Et Tu Bruce: Suburban Sunshine (SonaBLAST! Records) A brief word for an interesting Brit group that may be unfamiliar: Those of us who saw the Zombies trekking across the States earlier this year likely saw this band in the line-up, a youngish group perhaps first of interest purely for genetics—singer/guitarist Jamie White is the son of the Zombies’ distinguished former bassist/writer Chris White—but, as this album reveals, equally of interest for their own musical spin. Contemporary sounding, but with the same ear for hooks that made their forefathers so essential, the band is young, still growing, and probably worth watching as their career develops. Find out more here.
Russ Giguere: Hexagram 16 (Real Gone Music) Again in the realms of who’d’ve thunk it comes this delightful reissue of the 1971 solo album by the Association’s Russ Gigeure. Rather than ask the obvious question—like, was there really that much of a demand for this? It barely sold a copy!—let’s instead 1) Express our thanks that labels like Real Gone are actually doing this and 2) Listen to this thing in purely 2013 terms. So what do we have? A fine set, typical of its era in its abundance of stellar musicians (Bernie Leadon, Spooner Oldham, Chris Ethridge, Jerry Yester, Judy Henske, many more) and interesting covers (songs by Judee Sill, Randy Newman, co-producer John Boylan’s Appletree Theater), its seeming disregard for pop trends of the era, and its natural stimulation of a dialog on the overall worth of the Association, always a great discussion to have in 2013. Please do not stop releasing records like this, Real Gone Music.
David Lynch: The Big Dream (Sacred Bones) The follow-up to his 2011 album Crazy Clown Time, David Lynch’s new set does not precisely evoke his cinematic work—in the same manner that, say, Ned Kelly did not sound like the Rolling Stones—but that doesn’t mean fans of his films won’t like what’s going on here. Lynch penned most of the material—there’s a cover of Dylan’s “Hollis Brown,” which by no means sticks out like a sore thumb—and has described the music as being “modern blues,” which, all things considered, is quite a good call. Oddly, were he not so famous for being David Lynch, he might attract an entirely new audience with this stuff. Interesting, non-normal music that will likely disappoint absolutely no one…and surprise many.

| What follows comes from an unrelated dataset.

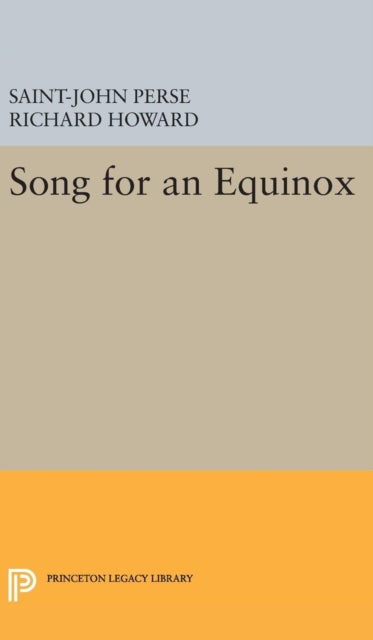 Book cover of: Song for an Equinox. By: Saint-John Perse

Kidz Bop: Kidz Bop 24 (Kidz Bop) Like their earlier classics 8, 16,18, 20, and 22, Kidz Bop’s latest effort–a surefire bestseller—also boasts an even number in its title! And while opening track “Thrift Shop” is predictably superior to Macklemore and Ryan Lewis’s barebones original, it’s their version of Alicia Keys’ “Girl On Fire” that completely rules. Why? Let’s just say most kids aren’t into metaphors!